Son anketimizde sorduk. Seçim analizine bunu da koyacağız. Yasaklar açısından, biz o yasağın bizi kapsamadığı kanaatindeyiz. Çünkü madde başlarken “Manipülatif amaçlı...” diyor. Ben bir partiye iş yapmıyorum, çıkarım da yok. Kendimi sivil itaatsizlik yapıyor olarak sayıyorum. İki, kamuya dair elimde kamuyu bu kadar ilgilendiren bir bilgi var. Sen gazeteci olarak eline çok hayati bir dosya geldiğinde kendini başbakanın yerine koyup “Bu ülkeye zarar verir mi” deyip mi bakarsın, yayımlar mısın? Sen gazetecisin, ben de kamuoyu araştırmacısıyım.
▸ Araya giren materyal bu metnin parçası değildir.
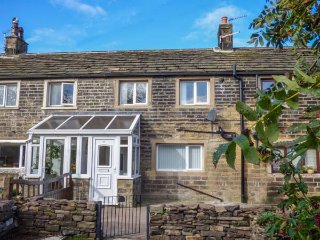 Denby Dale England Vacation Rentals - Home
- Gazetecilikten farkı, sizin bilgiye erişmenizden ziyade o bilgiyi üretmeniz.

Buna da erişiyorum, 3 bin eve gidiyorum. Ve bunu para alarak yapmıyorum. Bir partiyi öne çıkarmak veya geride bırakmak için de yapmıyorum. Ya da yapmadığıma inanıyorum ve bunu iddia ediyorum.